Articolo:
Nel luglio 2008 il bracciante romeno Gheorghe Radu morì nelle campagne di contrada Cocciolete, abbandonato al suo destino sotto al sole cocente. Ora le indagini sono a una svolta: la Procura ha chiesto il processo per Teodoro Zullo, proprietario del terreno dove perse la vita il 35enne, Domenico Scarano e Edilio Cardinale, coloro che avevano assunto l’uomo e organizzato il lavoro. Il 17 gennaio ci sarà il predibattimento.
Campomarino. Muore di lavoro il 29 luglio 2008 nelle campagne di Campomarino. Dopo tre anni nessuna giustizia. Ma quando ormai moglie e figlia, Maria e Valentina, hanno perso le speranze, la giustizia comincia a fare il suo corso. Si saprà presto infatti la verità sul bracciante romeno Gheorghe Radu.
Le indagini dei giudici sono state lunghissime. Nei giorni scorsi finalmente è arrivata la richiesta di rinvio a giudizio per tre persone. Successivamente il giudice per l’udienza preliminare ha fissato la data del processo nel quale si dovrà decidere se archiviare le posizioni degli indagati oppure se rinviarli a giudizio. Il predibattimento a porte chiuse si svolgerà il prossimo 17 gennaio 2012, alle ore 11.30 a Larino. Come riporta il quotidiano on line "l’Indro" nel pezzo del collega Paolo De Chiara, gli imputati sono Teodoro Zullo (proprietario del terreno, teatro dell’evento tragico), Domenico Scarano e Edilio Cardinale (che assumevano e organizzavano). Secondo la tesi dell’accusa avrebbero agito con «negligenza, imprudenza e violazione della normativa sulla salute e sicurezza sul lavoro, destinando Gheorghe Radu, il 35enne deceduto, a lavoro agricolo in spregio a qualsiasi accortezza». Non tenendo conto nemmeno e soprattutto delle sue condizioni di salute.

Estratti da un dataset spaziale

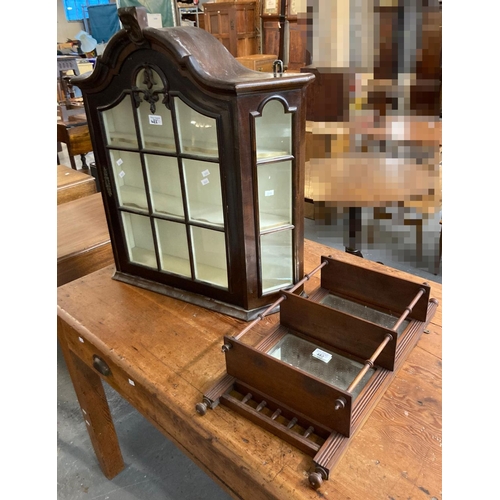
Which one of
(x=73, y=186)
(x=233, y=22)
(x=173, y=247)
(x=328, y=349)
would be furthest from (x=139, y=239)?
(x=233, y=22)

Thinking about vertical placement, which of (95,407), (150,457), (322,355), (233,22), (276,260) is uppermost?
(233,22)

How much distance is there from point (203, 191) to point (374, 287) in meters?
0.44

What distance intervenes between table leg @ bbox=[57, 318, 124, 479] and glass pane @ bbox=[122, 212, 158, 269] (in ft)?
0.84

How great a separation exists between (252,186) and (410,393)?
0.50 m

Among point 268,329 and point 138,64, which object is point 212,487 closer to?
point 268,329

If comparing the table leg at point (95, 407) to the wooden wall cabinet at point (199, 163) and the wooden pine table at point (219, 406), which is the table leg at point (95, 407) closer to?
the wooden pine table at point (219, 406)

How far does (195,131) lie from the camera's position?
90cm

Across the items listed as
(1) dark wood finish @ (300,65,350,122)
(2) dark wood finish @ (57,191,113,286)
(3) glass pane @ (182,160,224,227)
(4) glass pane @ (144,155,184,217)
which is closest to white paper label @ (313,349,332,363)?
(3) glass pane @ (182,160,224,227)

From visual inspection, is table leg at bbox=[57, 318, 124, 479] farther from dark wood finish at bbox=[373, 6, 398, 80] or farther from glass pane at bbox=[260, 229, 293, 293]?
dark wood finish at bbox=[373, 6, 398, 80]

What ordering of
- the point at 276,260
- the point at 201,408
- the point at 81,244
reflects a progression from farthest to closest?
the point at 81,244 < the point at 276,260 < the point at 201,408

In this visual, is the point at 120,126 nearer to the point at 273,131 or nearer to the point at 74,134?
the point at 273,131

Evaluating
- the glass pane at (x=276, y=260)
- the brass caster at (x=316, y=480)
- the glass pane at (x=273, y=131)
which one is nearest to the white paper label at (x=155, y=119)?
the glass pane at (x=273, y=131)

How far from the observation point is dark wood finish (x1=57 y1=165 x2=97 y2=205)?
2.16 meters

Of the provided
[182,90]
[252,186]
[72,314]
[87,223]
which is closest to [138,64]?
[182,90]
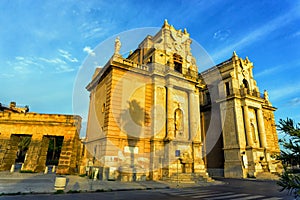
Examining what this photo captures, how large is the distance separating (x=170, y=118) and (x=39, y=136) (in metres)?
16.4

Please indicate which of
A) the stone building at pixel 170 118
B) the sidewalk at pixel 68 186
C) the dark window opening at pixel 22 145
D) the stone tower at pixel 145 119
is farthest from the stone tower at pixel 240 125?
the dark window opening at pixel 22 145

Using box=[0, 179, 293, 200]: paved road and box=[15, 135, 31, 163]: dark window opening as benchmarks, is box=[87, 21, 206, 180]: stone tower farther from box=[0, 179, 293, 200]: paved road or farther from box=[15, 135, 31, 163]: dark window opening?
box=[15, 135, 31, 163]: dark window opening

Compito: Puoi proseguire l'articolo sulla morte del bracciante Gheorghe Radu, ripartendo subito dopo la sua ultima frase?

Risposta:
Gheorghe aveva problemi di cuore e non ha retto alla fatica. Quel giorno, durante la pausa pranzo, si era accorto che qualcosa non andava. Aveva avvertito i compagni. Non era rientrato sui campi per raccogliere e riempire le cassette di pomodoro.
Aveva trovato riparo nei pressi di un tir. Nessuno si è accorto del giovane lavoratore.
«E’ stato lasciato morire come un cane - ripete la moglie Maria - non è possibile perdere la vita a 35anni per lavoro. Durante la mattinata avevo provato a chiamare mio marito. Il telefono squillava, ma nessuno mi ha risposto. Solo la sera ho saputo che mio marito era morto. Me l’ha detto un carabiniere». Maria Radu e sua figlia Valentina, che oggi ha poco più di tredici anni, vivono come allora a Torremaggiore (Foggia). Lo stesso paese dove lo attendevano tornare da lavoro in quel luglio di sangue per le campagne molisane.
Un luglio indimenticabile anche per il consigliere regionale Michele Petraroia che si è speso sempre per la ricerca di quella verità. La stessa per la quale Maria e Valentina ora si costituiranno parte civile contro chi ha permesso che il loro caro continuasse a lavorare sotto il sole cocente dei campi di pomodori del basso Molise. (Vp)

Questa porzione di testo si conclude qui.